In parallel to this, revisions of the MiFID 2 framework and the EU Benchmarks Regulation (BMR) will be initiated around Q3 2020. Within those revisions to MiFID, treasurers will need to watch out for recalibration of the transparency frameworks for shares and bonds as well as a potential widening of scope of EU trading obligations to cash markets. Another question that will likely resurface in a MiFID context is whether FX products should be more widely scoped into the trade transparency regime of MiFID. On the benchmarks front, the planned revision of the BMR is likely to focus on adjustments to the scope of the regime as well as the calibrations for critical benchmarks, but importantly also ensure a recalibration of the third country regime of the BMR. Revisions to the latter are critical to ensure that treasures will continue to be able to use third country indices – in particular in non-deliverable currencies – beyond the currently scheduled end of the transition period on 31 December 2021.

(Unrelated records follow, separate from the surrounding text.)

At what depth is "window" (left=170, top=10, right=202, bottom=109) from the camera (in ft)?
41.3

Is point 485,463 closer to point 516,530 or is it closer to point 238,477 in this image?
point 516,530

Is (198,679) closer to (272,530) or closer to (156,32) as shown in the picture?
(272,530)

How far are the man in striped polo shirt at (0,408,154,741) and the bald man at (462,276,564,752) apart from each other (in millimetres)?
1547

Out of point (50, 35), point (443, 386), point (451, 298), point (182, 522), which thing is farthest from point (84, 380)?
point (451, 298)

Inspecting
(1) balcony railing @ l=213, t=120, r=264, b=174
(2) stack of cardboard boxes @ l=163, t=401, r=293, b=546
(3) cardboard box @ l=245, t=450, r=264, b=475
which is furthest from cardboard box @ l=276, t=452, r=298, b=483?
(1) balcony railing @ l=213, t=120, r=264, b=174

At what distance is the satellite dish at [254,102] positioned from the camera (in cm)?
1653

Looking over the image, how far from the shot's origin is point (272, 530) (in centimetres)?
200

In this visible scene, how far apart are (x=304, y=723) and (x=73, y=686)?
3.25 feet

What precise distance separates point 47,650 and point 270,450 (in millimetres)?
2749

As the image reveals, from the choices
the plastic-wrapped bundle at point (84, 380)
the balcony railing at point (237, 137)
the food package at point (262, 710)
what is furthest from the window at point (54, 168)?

Finally, there will be a significant push for a consolidated data, cybersecurity and AML strategy. On data, expectations are pointing towards a horizontal data governance approach to facilitate broad-based data sharing. Partially this strategy will have the objective of strengthening not only business-to-government data sharing, but also business-to-business data sharing. Ultimately, financial services are likely to see an expansion of the notion of open-access that is already today contained in the PSD2 (Payment Services Directive) to a broader range of actors and services. For cybersecurity we are likely to see a much greater scrutiny by EU policymakers over outsourcing arrangement to third party (and non-EU) information and technology providers. At the same time, the European Commission is moving towards seeking to create a horizontal cybersecurity framework in financial services across all relevant legislative frameworks. Meanwhile shortcomings identified in the EU’s AML framework over the last couple of years are likely to result in an overhaul of EU AML rules in 2021 with a focus on consolidating supervision and enhancing KYC requirements for all obliged entities.
All of this means that even in the absence of a crisis, EU policymakers are in the process of launching an ambitious reform agenda across almost all segments of the regulatory framework for financial services. With all of the inevitable touchpoints this will have for corporate treasurers, it will remain as crucial as ever for treasurers to be a part of the policy dialogue.